7. De beroepsgrond dat de weigeringsgrond van artikel 3, eerste lid, onder b, van de Wet Bibob niet deugdelijk is gemotiveerd, slaagt eveneens. Ingevolge artikel 3, vijfde lid, van de Wet Bibob, voor zover hier van belang, wordt de exploitatievergunning slechts geweigerd indien dit evenredig is met de mate van het hiervoor bedoelde gevaar en de ernst van de strafbare feiten. Hoewel, zoals verweerder ter zitting heeft benadrukt, het op zich genomen juist is dat de matiging van de opgelegde boete er niet aan afdoet dat het een vergrijpboete betreft, kan de omstandigheid dat is gematigd wel van betekenis zijn bij de beoordeling van de evenredigheid van de weigering. Eiseres heeft terecht gesteld dat verweerder daarvan in het bestreden besluit onvoldoende blijk heeft gegeven. Dit geldt eveneens voor het door eiseres benoemde tijdsverloop van twee jaar en acht maanden tussen het voornemen en het primaire besluit, in aanmerking genomen dat verweerder de exploitatie van de coffeeshop gedurende die periode heeft gedoogd. Verweerder heeft ter zitting gesteld dat het primaire besluit lang op zich heeft laten wachten vanwege het besluitvormingsproces van de gemeenteraad om het aantal coffeeshops in de gemeente van vijf naar vier terug te brengen. Zonder nadere toelichting, die ontbreekt, valt echter niet in te zien waarom dat besluitvormingsproces in de weg stond aan het beslissen op de aanvraag. Verweerder heeft voorts niet inzichtelijk gemaakt welke “overige omstandigheden” (pagina vier, derde alinea in het bestreden besluit) voor hem een meer dan voldoende onderbouwing vormen voor de conclusie dat sprake is van een “ernstige mate van gevaar”. Verder volgt de rechtbank het standpunt van eiseres met de gegeven toelichting dat de adviezen niet voldoende actueel waren om aan het bestreden besluit ten grondslag te mogen leggen. Het voorgaande leidt tot de conclusie dat het bestreden besluit onvoldoende zorgvuldig is voorbereid en onvoldoende gemotiveerd. Omdat, zoals hiervoor is overwogen, verweerder in het bestreden besluit niet inzichtelijk heeft gemaakt welke “overige omstandigheden” hij in zijn beoordeling heeft betrokken, kan het beroep van eiseres op het gelijkheidsbeginsel nu niet worden beoordeeld.

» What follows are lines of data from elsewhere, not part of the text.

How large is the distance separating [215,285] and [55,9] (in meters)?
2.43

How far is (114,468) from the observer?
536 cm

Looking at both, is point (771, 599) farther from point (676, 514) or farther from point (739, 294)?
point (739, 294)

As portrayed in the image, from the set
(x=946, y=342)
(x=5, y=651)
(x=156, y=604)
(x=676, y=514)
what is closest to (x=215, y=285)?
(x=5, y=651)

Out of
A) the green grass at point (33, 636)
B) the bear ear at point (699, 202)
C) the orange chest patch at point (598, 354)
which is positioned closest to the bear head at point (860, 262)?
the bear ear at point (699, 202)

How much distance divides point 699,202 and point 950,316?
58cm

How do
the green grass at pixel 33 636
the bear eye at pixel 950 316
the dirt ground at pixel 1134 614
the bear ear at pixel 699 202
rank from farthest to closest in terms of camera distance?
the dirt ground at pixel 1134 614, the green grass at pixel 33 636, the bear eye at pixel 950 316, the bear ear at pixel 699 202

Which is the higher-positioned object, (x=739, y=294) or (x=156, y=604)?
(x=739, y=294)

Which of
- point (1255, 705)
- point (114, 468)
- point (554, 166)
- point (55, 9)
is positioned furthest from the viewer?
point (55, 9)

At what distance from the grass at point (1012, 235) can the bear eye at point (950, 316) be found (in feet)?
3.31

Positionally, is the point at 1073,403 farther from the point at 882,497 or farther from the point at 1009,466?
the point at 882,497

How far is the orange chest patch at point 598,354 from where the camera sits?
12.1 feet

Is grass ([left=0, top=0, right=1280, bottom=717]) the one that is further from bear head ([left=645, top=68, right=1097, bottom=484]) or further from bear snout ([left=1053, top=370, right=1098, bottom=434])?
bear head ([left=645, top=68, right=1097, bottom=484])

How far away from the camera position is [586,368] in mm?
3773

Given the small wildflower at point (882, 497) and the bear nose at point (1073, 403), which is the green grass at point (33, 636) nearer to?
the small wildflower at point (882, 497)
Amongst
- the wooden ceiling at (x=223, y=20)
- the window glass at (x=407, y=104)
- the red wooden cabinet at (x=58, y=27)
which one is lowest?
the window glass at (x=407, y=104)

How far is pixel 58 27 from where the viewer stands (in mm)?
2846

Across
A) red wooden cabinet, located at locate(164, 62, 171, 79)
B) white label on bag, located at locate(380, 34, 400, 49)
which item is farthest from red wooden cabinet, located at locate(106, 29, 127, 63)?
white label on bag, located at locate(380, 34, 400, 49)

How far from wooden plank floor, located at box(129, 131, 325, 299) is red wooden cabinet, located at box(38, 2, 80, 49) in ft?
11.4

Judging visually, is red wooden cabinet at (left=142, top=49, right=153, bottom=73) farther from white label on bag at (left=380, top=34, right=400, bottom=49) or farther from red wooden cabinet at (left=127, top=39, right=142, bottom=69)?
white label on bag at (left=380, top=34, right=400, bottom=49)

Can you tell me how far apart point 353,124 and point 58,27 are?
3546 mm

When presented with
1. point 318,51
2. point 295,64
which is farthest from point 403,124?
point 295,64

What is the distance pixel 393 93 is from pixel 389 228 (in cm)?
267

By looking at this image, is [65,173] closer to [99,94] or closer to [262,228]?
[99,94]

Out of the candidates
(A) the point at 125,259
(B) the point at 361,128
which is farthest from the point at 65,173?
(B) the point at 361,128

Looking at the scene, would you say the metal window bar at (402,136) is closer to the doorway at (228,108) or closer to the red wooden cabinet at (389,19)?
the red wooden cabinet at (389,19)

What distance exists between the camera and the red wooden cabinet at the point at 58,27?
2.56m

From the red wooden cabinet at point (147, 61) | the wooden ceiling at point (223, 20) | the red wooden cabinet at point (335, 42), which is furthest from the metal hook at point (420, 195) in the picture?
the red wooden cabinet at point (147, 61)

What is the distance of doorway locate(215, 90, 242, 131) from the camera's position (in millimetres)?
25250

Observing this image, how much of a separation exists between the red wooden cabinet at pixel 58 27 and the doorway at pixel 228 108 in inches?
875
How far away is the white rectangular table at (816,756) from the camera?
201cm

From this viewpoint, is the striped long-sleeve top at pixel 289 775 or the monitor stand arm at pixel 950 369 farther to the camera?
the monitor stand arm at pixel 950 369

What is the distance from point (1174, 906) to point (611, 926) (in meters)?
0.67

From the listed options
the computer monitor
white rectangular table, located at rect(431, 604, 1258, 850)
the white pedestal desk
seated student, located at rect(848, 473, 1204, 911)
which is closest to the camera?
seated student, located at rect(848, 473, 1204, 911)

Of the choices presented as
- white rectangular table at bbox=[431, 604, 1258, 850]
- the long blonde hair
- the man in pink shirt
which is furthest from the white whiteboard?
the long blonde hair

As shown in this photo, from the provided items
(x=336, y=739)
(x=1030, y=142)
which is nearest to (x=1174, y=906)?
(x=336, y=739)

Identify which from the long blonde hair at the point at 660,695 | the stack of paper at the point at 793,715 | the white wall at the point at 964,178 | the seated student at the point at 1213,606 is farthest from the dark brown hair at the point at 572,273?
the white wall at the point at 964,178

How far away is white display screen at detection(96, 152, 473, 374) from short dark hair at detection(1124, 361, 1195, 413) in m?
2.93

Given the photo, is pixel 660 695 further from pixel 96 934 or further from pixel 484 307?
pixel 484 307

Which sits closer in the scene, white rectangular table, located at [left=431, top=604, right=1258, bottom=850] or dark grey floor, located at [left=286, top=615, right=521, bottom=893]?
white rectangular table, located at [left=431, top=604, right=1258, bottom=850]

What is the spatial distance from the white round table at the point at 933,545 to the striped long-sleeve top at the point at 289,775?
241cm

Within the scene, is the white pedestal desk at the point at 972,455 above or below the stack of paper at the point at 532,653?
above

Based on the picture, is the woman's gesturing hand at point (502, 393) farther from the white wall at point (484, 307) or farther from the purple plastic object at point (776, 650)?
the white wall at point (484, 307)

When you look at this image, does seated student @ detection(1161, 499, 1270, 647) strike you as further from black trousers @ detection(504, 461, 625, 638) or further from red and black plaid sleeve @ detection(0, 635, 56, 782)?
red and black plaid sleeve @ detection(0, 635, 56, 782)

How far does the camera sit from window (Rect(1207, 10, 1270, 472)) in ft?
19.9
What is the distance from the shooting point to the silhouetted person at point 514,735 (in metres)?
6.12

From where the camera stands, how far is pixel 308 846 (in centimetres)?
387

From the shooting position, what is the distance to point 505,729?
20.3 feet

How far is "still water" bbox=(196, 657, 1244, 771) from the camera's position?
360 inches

8. Het beroep is gegrond. De rechtbank vernietigt het bestreden besluit. Verweerder dient een nieuw besluit op het bezwaar te nemen met inachtneming van deze uitspraak.
9. Omdat de rechtbank het beroep gegrond verklaart, bepaalt de rechtbank dat verweerder aan eiseres het door haar betaalde griffierecht vergoedt.
10. De rechtbank veroordeelt verweerder in de door eiseres gemaakte proceskosten. Deze kosten stelt de rechtbank op grond van het Besluit proceskosten bestuursrecht vast op
€ 992,– (1 punt voor het indienen van het beroepschrift, 1 punt voor het verschijnen ter zitting met een waarde per punt van € 496,– en een wegingsfactor 1).